-- start SOURCE PASSAGE --
How to stop requests for play dates?

271 replies

Arrow20 · 17/08/2019 18:56

Posting here for traffic.

I have a six year old daughter.

There is a girl in her class who has taken a real shine to her over the last year. The mum of this girl is very keen for them to be friends and play outside of school. I find her to be quite pushy and there have been some issues with this girl, pinching, shoving (not just my daughter) and generally being quite unkind at times.

I have also witnessed this girls behaviour at class parties so it's not just here-say. She's not all bad and can play nicely, but just as quickly can start being quite nasty.

So, the mum has contacted me several times over the summer holidays asking to meet up. I asked my daughter if she wanted to and got a resounding no so have tried to make polite excuses but I am running out of ideas.

The mum has just messaged me again this evening, clearly not getting the hint and I just don't know what to say aside from 'we're busy' yet again.
-- end SOURCE PASSAGE --
-- start INFORMATION PROVIDED --
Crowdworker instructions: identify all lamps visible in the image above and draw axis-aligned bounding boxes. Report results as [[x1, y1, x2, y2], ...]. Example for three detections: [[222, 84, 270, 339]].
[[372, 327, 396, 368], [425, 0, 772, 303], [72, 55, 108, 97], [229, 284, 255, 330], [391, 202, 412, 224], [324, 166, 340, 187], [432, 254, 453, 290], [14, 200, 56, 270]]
-- end INFORMATION PROVIDED --
» INSTRUCTIONS FOR THE TASK: Return, word for word, the part of the play-date post that opens with the words containing "Arrow20 · 17/08/2019" and closes with "unkind at times.". Rely only on the post about play dates, not on the data.

» FINISHED TASK:
Arrow20 · 17/08/2019 18:56

Posting here for traffic.

I have a six year old daughter.

There is a girl in her class who has taken a real shine to her over the last year. The mum of this girl is very keen for them to be friends and play outside of school. I find her to be quite pushy and there have been some issues with this girl, pinching, shoving (not just my daughter) and generally being quite unkind at times.